:: AVAILABLE RECORDS
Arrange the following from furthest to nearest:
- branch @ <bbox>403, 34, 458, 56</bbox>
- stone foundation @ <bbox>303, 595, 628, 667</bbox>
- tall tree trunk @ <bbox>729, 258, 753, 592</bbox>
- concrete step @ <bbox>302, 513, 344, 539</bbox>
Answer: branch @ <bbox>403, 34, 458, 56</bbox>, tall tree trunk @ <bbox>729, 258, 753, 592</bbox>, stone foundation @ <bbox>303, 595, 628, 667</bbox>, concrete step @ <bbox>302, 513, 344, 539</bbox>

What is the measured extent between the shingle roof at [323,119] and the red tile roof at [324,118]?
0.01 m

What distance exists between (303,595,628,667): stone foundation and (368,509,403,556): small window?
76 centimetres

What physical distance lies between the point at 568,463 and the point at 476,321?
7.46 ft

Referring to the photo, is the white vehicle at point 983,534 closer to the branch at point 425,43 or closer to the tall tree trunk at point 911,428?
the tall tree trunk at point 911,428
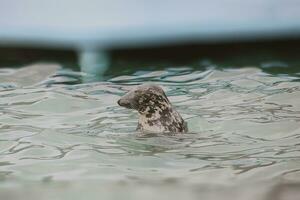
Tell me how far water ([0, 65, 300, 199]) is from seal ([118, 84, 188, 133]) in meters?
0.07

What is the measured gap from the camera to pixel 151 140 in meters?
2.53

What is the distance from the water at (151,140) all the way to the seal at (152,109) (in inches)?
2.7

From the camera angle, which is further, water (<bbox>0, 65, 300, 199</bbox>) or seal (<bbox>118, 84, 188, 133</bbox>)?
seal (<bbox>118, 84, 188, 133</bbox>)

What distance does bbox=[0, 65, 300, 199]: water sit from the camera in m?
1.25

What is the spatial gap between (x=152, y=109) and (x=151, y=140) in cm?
31

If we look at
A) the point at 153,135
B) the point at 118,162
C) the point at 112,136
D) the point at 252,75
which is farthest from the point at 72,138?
the point at 252,75

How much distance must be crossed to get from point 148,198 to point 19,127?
5.55ft

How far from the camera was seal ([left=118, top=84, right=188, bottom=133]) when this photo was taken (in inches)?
109

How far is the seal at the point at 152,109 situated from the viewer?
9.08 feet

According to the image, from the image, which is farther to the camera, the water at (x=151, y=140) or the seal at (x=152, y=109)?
the seal at (x=152, y=109)

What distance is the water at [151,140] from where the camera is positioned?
1249 millimetres

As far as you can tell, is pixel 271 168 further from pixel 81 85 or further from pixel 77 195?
pixel 81 85

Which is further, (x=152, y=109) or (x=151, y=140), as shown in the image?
(x=152, y=109)

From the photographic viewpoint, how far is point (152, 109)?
281 centimetres
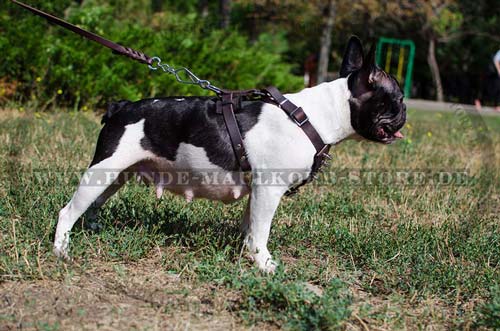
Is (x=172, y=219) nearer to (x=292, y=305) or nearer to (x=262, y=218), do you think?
(x=262, y=218)

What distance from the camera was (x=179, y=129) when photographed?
157 inches

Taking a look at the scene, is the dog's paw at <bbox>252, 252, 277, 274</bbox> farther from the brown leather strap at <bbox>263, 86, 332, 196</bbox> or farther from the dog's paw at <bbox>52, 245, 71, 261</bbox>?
the dog's paw at <bbox>52, 245, 71, 261</bbox>

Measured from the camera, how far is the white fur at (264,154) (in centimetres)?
385

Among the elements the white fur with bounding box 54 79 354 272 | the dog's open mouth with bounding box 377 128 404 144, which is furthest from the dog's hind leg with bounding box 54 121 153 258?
the dog's open mouth with bounding box 377 128 404 144

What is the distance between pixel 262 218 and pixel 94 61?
6.51 m

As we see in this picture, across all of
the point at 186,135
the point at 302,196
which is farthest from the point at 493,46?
the point at 186,135

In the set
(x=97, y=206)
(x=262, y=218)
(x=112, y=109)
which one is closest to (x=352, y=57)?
(x=262, y=218)

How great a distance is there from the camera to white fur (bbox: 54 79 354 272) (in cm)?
385

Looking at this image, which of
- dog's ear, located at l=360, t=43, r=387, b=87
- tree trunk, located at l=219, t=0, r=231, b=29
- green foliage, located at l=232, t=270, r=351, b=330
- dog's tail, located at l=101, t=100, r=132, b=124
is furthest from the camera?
tree trunk, located at l=219, t=0, r=231, b=29

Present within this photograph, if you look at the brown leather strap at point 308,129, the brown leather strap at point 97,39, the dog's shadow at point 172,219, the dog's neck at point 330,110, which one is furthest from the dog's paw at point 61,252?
the dog's neck at point 330,110

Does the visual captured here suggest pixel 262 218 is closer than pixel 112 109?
Yes

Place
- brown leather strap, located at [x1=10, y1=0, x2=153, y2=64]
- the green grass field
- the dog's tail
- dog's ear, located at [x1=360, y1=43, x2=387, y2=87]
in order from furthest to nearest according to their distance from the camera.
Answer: brown leather strap, located at [x1=10, y1=0, x2=153, y2=64], the dog's tail, dog's ear, located at [x1=360, y1=43, x2=387, y2=87], the green grass field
::::
**DIRECTIVE:**
Extract the full listing exactly, with the pictures left out.

**FINISHED ANSWER:**
Arrange the following from furthest to nearest:
- branch @ <bbox>403, 34, 458, 56</bbox>
- stone foundation @ <bbox>303, 595, 628, 667</bbox>
- tall tree trunk @ <bbox>729, 258, 753, 592</bbox>
- concrete step @ <bbox>302, 513, 344, 539</bbox>
Answer: branch @ <bbox>403, 34, 458, 56</bbox>, tall tree trunk @ <bbox>729, 258, 753, 592</bbox>, stone foundation @ <bbox>303, 595, 628, 667</bbox>, concrete step @ <bbox>302, 513, 344, 539</bbox>

What is the measured extent between the shingle roof at [323,119] and the red tile roof at [324,118]?
0.01 m

What distance exists between (303,595,628,667): stone foundation and (368,509,403,556): small window?
76 centimetres

What physical distance lies between the point at 568,463 and the point at 476,321?
7.46 ft

Referring to the photo, is the white vehicle at point 983,534 closer to the branch at point 425,43 or closer to the tall tree trunk at point 911,428?
the tall tree trunk at point 911,428
Tell me how far water ([0, 65, 300, 199]) is from seal ([118, 84, 188, 133]) in meters?
0.07

What is the measured gap from the camera to pixel 151 140 in meters?
2.53

What is the distance from the water at (151,140) all the way to the seal at (152,109) (in inches)?
2.7

From the camera angle, which is further, water (<bbox>0, 65, 300, 199</bbox>) or seal (<bbox>118, 84, 188, 133</bbox>)?
seal (<bbox>118, 84, 188, 133</bbox>)

What distance does bbox=[0, 65, 300, 199]: water sit from the camera in m?
1.25

What is the spatial gap between (x=152, y=109) and (x=151, y=140) in cm?
31

If we look at
A) the point at 153,135
B) the point at 118,162
C) the point at 112,136
D) the point at 252,75
which is farthest from the point at 72,138?
the point at 252,75

How much distance must be crossed to get from point 148,198 to point 19,127?
5.55ft

How far from the camera was seal ([left=118, top=84, right=188, bottom=133]) when this photo was taken (in inches)?
109

How far is the seal at the point at 152,109 situated from the viewer?
9.08 feet

According to the image, from the image, which is farther to the camera, the water at (x=151, y=140) or the seal at (x=152, y=109)?
the seal at (x=152, y=109)

What distance is the water at [151,140] from where the camera is positioned?
1249 millimetres

As far as you can tell, is pixel 271 168 further from pixel 81 85 or further from pixel 77 195?
pixel 81 85

Which is further, (x=152, y=109) or (x=151, y=140), as shown in the image?
(x=152, y=109)

From the photographic viewpoint, how far is point (152, 109)?
281 centimetres
Is (x=172, y=219) nearer to (x=292, y=305) or nearer to (x=262, y=218), do you think?
(x=262, y=218)

What distance from the camera was (x=179, y=129) when photographed?
157 inches

Taking a look at the scene, is the dog's paw at <bbox>252, 252, 277, 274</bbox> farther from the brown leather strap at <bbox>263, 86, 332, 196</bbox> or farther from the dog's paw at <bbox>52, 245, 71, 261</bbox>?
the dog's paw at <bbox>52, 245, 71, 261</bbox>

Measured from the camera, how far is the white fur at (264,154) (in centimetres)?
385

Among the elements the white fur with bounding box 54 79 354 272 | the dog's open mouth with bounding box 377 128 404 144, which is furthest from the dog's hind leg with bounding box 54 121 153 258?
the dog's open mouth with bounding box 377 128 404 144

What is the distance between pixel 262 218 and pixel 94 61?
6.51 m

As we see in this picture, across all of
the point at 186,135
the point at 302,196
which is farthest from the point at 493,46?
the point at 186,135

In the set
(x=97, y=206)
(x=262, y=218)
(x=112, y=109)
which one is closest to (x=352, y=57)?
(x=262, y=218)

How great a distance is there from the camera to white fur (bbox: 54 79 354 272) (in cm)?
385

Looking at this image, which of
- dog's ear, located at l=360, t=43, r=387, b=87
- tree trunk, located at l=219, t=0, r=231, b=29
- green foliage, located at l=232, t=270, r=351, b=330
- dog's tail, located at l=101, t=100, r=132, b=124
is furthest from the camera?
tree trunk, located at l=219, t=0, r=231, b=29

Present within this photograph, if you look at the brown leather strap at point 308,129, the brown leather strap at point 97,39, the dog's shadow at point 172,219, the dog's neck at point 330,110, which one is furthest from the dog's paw at point 61,252?
the dog's neck at point 330,110

Does the visual captured here suggest pixel 262 218 is closer than pixel 112 109?
Yes

Place
- brown leather strap, located at [x1=10, y1=0, x2=153, y2=64]
- the green grass field
- the dog's tail
- dog's ear, located at [x1=360, y1=43, x2=387, y2=87]
in order from furthest to nearest according to their distance from the camera.
Answer: brown leather strap, located at [x1=10, y1=0, x2=153, y2=64], the dog's tail, dog's ear, located at [x1=360, y1=43, x2=387, y2=87], the green grass field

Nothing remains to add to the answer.